Historic veterans cemetery in Boyle County, Kentucky

Danville National Cemetery is a United States National Cemetery located in the city of Danville, in Boyle County, Kentucky. Administered by the United States Department of Veterans Affairs, it has 394 interments and is currently closed to new interments.

==Description==
The Danville National Cemetery is located within the Bellevue Cemetery in Danville. The national cemetery site is located in the north-west corner and containing 0.3 acre. It consists of 18 cemetery lots laid off in the form of a rectangle. Near the center of the north side is a bronze plaque inscribed with "Danville National Cemetery" and the seal of the Veterans Administration (now the Department of Veterans Affairs). A square limestone post, with the letters "U.S." inscribed on the upper face, is situated at each corner of the national cemetery. A flagpole, 70 feet high, constructed in 1971, is located just south of the bronze plaque identifying the national cemetery. There are no buildings, walls, or fences within the national cemetery. Graves are marked with upright marble headstones.

==History==
When the American Civil War started, the federal government appropriated 18 cemetery lots from what was then Danville City Cemetery. The small lot was designated a National Cemetery in 1862. It is divided into six sections, five of which are for the interment of soldiers, and the other for civilians. The original interments were Union soldiers who died while under care in military hospitals in Danville.
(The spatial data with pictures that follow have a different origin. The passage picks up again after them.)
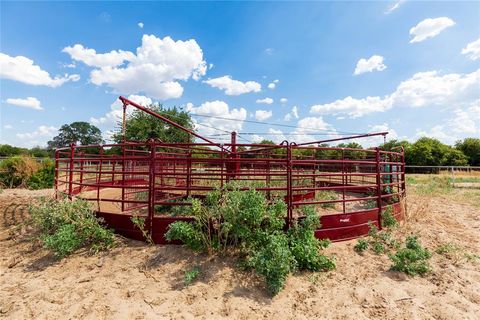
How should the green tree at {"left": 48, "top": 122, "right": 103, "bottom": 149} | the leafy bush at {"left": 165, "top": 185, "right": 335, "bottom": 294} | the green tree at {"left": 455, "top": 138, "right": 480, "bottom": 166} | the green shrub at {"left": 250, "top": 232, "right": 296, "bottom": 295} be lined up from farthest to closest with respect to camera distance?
the green tree at {"left": 48, "top": 122, "right": 103, "bottom": 149}, the green tree at {"left": 455, "top": 138, "right": 480, "bottom": 166}, the leafy bush at {"left": 165, "top": 185, "right": 335, "bottom": 294}, the green shrub at {"left": 250, "top": 232, "right": 296, "bottom": 295}

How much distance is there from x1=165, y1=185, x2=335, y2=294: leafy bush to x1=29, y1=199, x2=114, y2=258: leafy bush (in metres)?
1.23

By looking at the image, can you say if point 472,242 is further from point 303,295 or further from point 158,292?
point 158,292

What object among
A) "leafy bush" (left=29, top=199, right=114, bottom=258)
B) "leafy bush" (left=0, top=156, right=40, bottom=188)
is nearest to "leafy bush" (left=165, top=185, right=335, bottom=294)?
"leafy bush" (left=29, top=199, right=114, bottom=258)

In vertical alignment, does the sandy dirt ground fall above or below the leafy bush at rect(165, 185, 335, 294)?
below

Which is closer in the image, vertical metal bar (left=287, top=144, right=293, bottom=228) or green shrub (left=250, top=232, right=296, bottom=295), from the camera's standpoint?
green shrub (left=250, top=232, right=296, bottom=295)

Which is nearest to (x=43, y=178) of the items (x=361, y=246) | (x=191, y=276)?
(x=191, y=276)

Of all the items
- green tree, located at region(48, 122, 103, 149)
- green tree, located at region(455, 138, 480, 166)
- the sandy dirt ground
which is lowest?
the sandy dirt ground

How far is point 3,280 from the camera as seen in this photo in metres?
3.51

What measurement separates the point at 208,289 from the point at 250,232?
89 centimetres

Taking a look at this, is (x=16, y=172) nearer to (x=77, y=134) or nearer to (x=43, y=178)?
(x=43, y=178)

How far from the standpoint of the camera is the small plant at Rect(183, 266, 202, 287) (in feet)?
10.6

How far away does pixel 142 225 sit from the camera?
4094 mm

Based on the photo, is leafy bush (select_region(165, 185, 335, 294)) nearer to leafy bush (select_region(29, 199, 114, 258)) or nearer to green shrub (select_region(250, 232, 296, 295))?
green shrub (select_region(250, 232, 296, 295))

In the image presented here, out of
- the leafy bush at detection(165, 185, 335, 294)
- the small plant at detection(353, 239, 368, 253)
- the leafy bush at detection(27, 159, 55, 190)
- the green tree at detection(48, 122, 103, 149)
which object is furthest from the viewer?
the green tree at detection(48, 122, 103, 149)
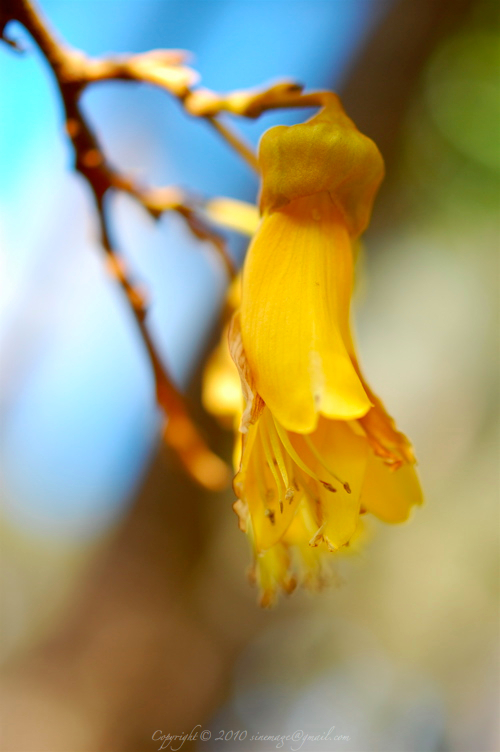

A Confederate lot in the city cemetery with 66 interments is next to Danville National Cemetery.

During the early months of 1863, Confederate detachments infiltrated among the Union garrisons trying to protect Kentucky. On March 24, 1863, the city of Danville was captured by Confederate General John Pegram and his cavalry brigade, despite stout resistance from Colonel Frank Lane Wolford, commander of the First Kentucky Union Cavalry. Danville was also the site of several hospitals which cared for the Civil War wounded.